- Exercise prompt
Below are the entries. Transcribe exactly the lines from the one with "order: Artiodactyla" through the one with "common name: blue wildebeest", ends included, and leave out all others.

- Records shown
-=-=-
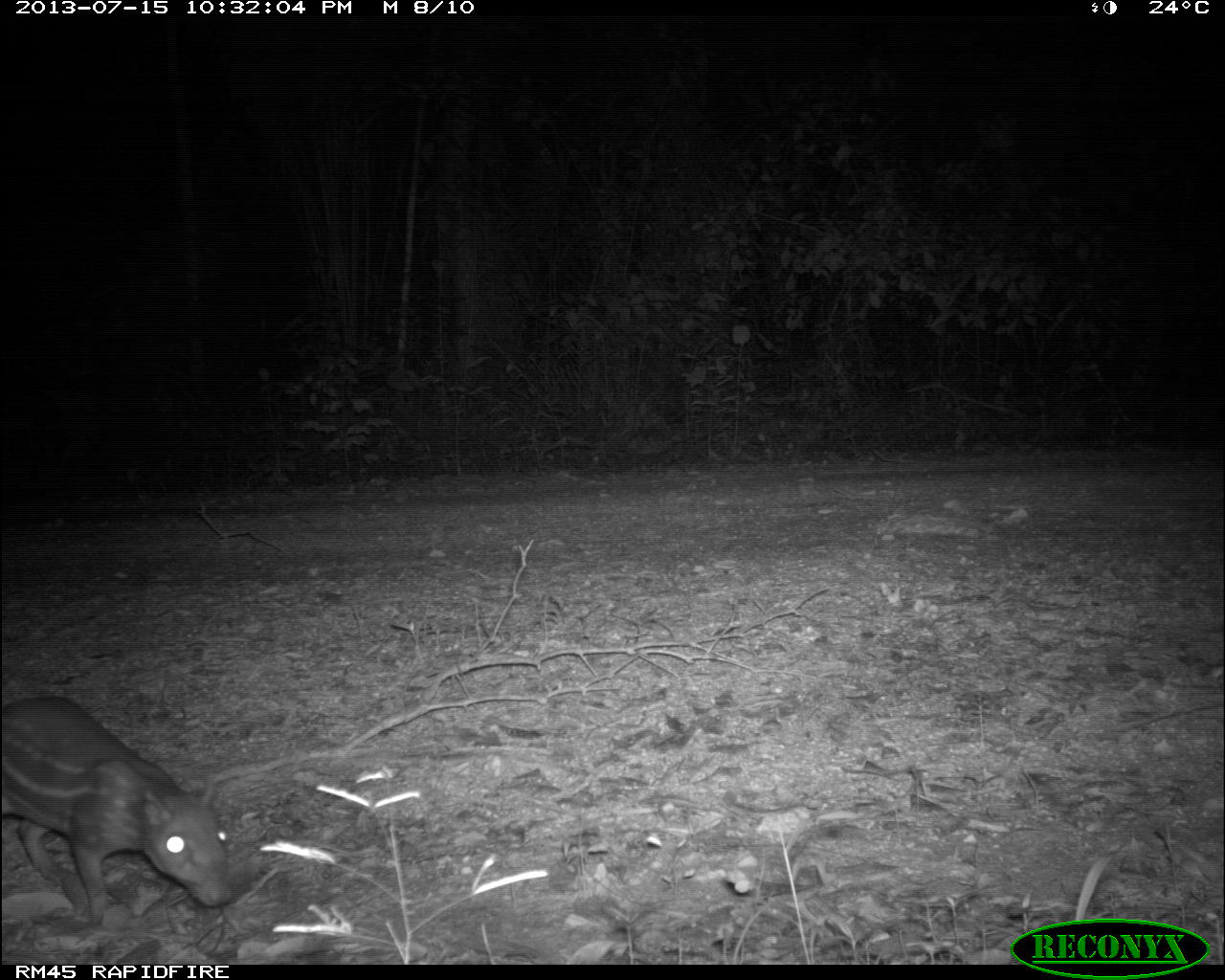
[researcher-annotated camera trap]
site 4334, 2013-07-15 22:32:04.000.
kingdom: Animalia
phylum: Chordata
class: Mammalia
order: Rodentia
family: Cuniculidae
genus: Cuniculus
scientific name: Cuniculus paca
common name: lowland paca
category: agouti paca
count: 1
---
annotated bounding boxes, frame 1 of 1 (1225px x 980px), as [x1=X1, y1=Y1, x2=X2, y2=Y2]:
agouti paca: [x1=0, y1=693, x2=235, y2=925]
-=-=-
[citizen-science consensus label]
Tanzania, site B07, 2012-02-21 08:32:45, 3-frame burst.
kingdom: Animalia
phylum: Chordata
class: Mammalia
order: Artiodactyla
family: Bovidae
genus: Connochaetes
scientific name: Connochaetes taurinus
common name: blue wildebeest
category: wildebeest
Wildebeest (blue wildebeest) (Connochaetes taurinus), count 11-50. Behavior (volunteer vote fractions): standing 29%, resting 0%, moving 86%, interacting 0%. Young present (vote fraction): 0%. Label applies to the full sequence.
-=-=-
- Task answer
order: Artiodactyla
family: Bovidae
genus: Connochaetes
scientific name: Connochaetes taurinus
common name: blue wildebeest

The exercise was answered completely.